Labeling. Two consumers purchased Honey Bunches of Oats with Almonds under the belief that the cereal was sweetened exclusively or primarily with honey. The consumers relied on television commercials and the product branding and packaging that emphasized the presence of honey. The consumers claimed that the packaging and marketing led them to expect that honey was a prominent ingredient. The consumers did not look at the ingredient list, which disclosed that honey is the cereal’s fifth most prominent sweetener. The consumers filed a putative class action against Post, alleging that the advertising and packaging of Honey Bunches of Oats was deceptive. Post filed a motion to dismiss and the court granted the motion (see Health Law Daily, Aug. 16, 2019). The consumers then filed a motion for reconsideration.

Consumer protection claims. The consumers argued that whether Post’s packaging was ambiguous was a determination of law that should not have been made at the motion to dismiss stage. They further argued that the issue of whether the consumers were reasonable to think that honey was the predominant sweetener should have been left to the jury. The court noted that it did not consider the factual matter of whether the consumers were misled by the packaging, but instead considered whether the allegations made it plausible that on a full factual record, a factfinder could reasonably regard the label as having the capacity to mislead.
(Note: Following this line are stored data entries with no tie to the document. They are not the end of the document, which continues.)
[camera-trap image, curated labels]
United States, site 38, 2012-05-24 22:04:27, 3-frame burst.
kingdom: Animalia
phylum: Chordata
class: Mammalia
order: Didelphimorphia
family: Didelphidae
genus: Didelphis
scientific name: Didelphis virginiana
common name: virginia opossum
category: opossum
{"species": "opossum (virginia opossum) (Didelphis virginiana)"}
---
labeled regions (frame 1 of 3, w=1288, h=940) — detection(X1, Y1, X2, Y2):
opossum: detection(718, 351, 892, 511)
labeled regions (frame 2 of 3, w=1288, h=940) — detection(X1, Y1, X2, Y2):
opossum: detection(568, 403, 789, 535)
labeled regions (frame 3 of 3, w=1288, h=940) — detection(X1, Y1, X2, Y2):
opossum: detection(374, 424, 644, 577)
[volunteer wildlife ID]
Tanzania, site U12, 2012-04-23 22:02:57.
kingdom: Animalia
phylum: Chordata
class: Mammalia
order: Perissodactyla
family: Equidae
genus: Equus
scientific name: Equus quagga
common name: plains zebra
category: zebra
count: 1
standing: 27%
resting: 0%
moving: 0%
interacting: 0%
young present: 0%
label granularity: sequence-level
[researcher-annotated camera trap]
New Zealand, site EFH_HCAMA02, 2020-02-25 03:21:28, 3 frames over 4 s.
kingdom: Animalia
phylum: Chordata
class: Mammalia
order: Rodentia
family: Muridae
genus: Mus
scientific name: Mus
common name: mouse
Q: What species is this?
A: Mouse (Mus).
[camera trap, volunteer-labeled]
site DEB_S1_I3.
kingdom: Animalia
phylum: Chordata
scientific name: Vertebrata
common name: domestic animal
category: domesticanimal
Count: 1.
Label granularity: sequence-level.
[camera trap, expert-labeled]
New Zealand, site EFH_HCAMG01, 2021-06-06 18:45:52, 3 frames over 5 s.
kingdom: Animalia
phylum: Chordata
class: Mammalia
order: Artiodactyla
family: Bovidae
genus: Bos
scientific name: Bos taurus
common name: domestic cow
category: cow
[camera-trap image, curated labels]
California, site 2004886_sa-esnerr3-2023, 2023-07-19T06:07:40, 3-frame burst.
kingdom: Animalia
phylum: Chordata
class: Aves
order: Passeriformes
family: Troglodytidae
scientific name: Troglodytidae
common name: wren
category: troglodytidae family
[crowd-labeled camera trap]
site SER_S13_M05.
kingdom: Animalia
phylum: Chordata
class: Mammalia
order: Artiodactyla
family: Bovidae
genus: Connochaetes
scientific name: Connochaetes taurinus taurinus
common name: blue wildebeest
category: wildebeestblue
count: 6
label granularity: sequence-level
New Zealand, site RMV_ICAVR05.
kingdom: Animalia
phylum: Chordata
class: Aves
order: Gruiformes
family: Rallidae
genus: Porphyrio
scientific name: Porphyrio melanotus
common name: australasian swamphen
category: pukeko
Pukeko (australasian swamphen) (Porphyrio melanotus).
The consumers further argued that they should not have had the burden of pleading why they concluded that honey was a sweetener, as opposed to a flavor. The court held that it was permissible for Post to use the images of honey and bees because honey was a characterizing flavor and the cereal included honey as an ingredient. Had the cereal not contained honey, then Post would have been required to include sufficient cautionary language explaining that it was naturally or artificially flavored. Because the cereal did contain honey, the burden shifted to the consumers to plead why the packaging and marketing would lead a consumer to believe that the cereal was not only honey flavored and contained honey, but also that honey was the primary sweetener. The consumers failed to plead why they believed honey was a sweetener and not only a flavor.

Express warranty claims. The consumers argued that the court failed to consider that an express warranty can be created through the packaging’s words and images. The court noted that it was explicit in its analysis of the use of the Honey Bunches of Oats brand name and the imagery on the packaging to determine whether Post made an express warranty. The court held that the consumer failed to demonstrate that the court’s analysis depended on a misinterpretation of law.

Request for leave to replead. The consumers asked the court to give them leave to amend to include a survey the consumers conducted relating to consumer impression of the packaging at issue. The consumer pointed to their opposition to the motion to dismiss, which contained a request that “if the Court believes any aspect of Post’s motion should be granted for a reason that has not previously been subject of amendment, Plaintiffs request leave to amend.” The court cited the circuit court in finding that “a passing request for contingent leave to file an amended complaint, made in opposition to a motion to dismiss, is insufficient, in and of itself, to bring a post-judgement motion for reconsideration within the orbit” of the requirement that courts freely give leave to amend.